---------- Extrait du texte

Le concept d'existence et celui de représentation sont très proches. L'acte de la représentation doit être le découpage, ou encore la définition, d'une existence effective, réelle. Ce découpage est proprement la « détermination ». Celle-ci fait signe, ou symbole.

« Déterminé » signifie : (i) défini, (ii) programmé, et enfin (iii) prêt à agir. Les anciens appelaient « terme » la borne qui délimitait les lisières d'un champ. Terme veut dire aussi la fin, l'achèvement, et encore ce qui est porteur de signification.

Ces trois acceptions désignent les moments d'un même processus.

 

 

 

§14. De la définition, de la programmation et de la volition.

 

La définition du signe est son découpage au sein du signifié. C'est cela que l'on entend d'abord par détermination.

Le signe est toujours une part du signifié : une partie pour le tout.

La détermination est ensuite la manifestation de la loi, par laquelle toute existence se fait existence générique. Ainsi l'eau est déterminée à bouillir sous la chaleur et à devenir glace dans le froid ; de même se meut-elle selon certaines règles, et véhicule-t-elle les vibrations ou la lumière. Nous en reparlerons plus avant.

Enfin, la détermination est encore la force ou la vivacité avec laquelle l'existence se maintient et découpe le monde selon ses propres fins. Ce dont nous parlerons mieux §44 à §47.

 

 

 

§15. Si la séparation n'était pas niée, elle serait séparation du réel, et donc de l'existence.

 

Il est contradictoire que le signe soit une part du signifié. La représentation n'est effective qu'avec la séparation, mais cette séparation doit encore être celle de la partie au tout ; et ceci paraît la nier.

--------------------

Dans l'extrait sur la détermination, qu'est-ce que les anciens appelaient « terme » ?

---------- Données étudiées

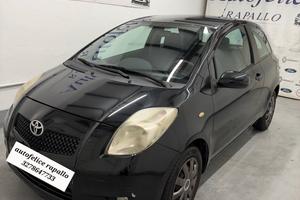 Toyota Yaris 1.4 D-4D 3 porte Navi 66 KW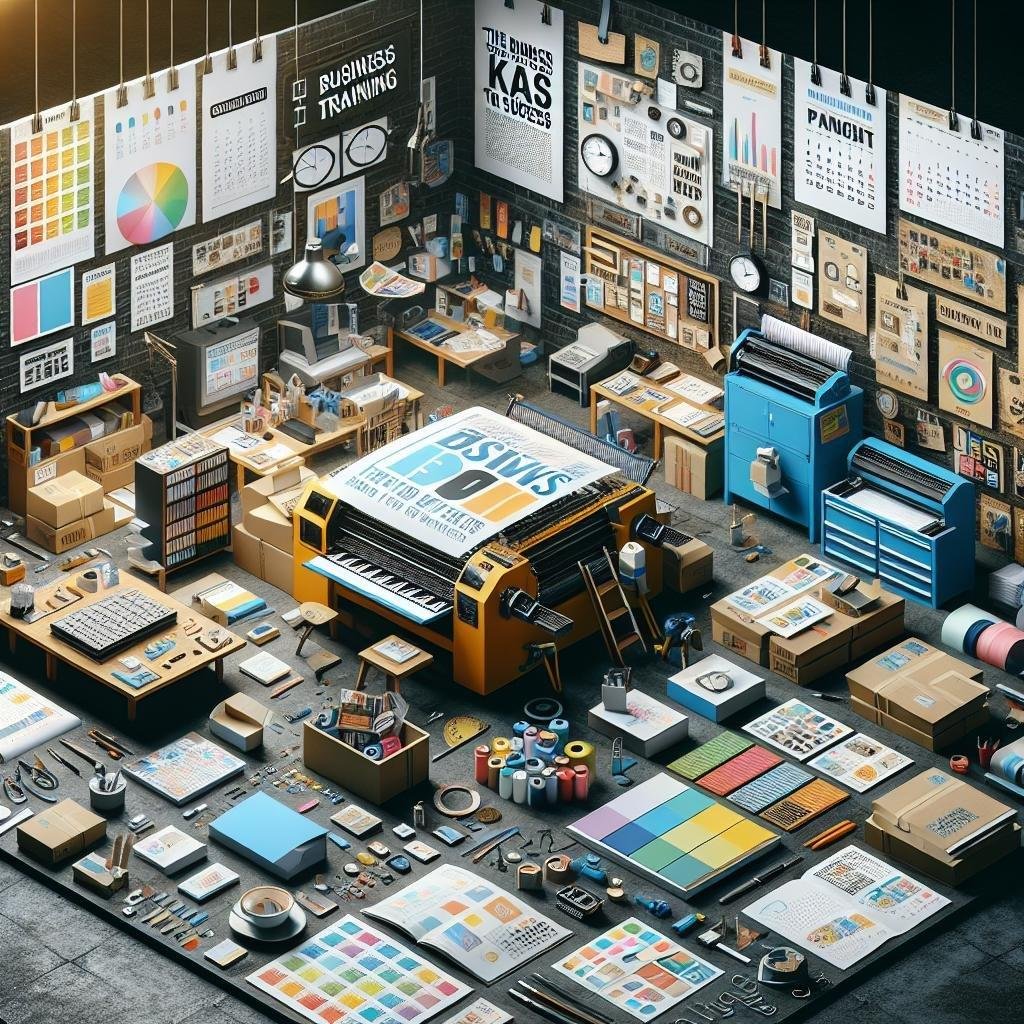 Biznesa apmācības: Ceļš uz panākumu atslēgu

--------------------
---------- Données étudiées

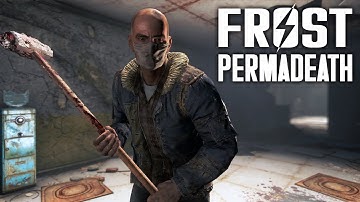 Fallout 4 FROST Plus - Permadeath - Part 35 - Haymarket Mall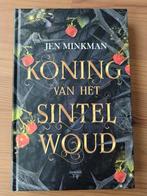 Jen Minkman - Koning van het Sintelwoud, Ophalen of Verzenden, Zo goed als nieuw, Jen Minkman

--------------------

> Réponse attendue
La borne qui délimitait les lisières d'un champ.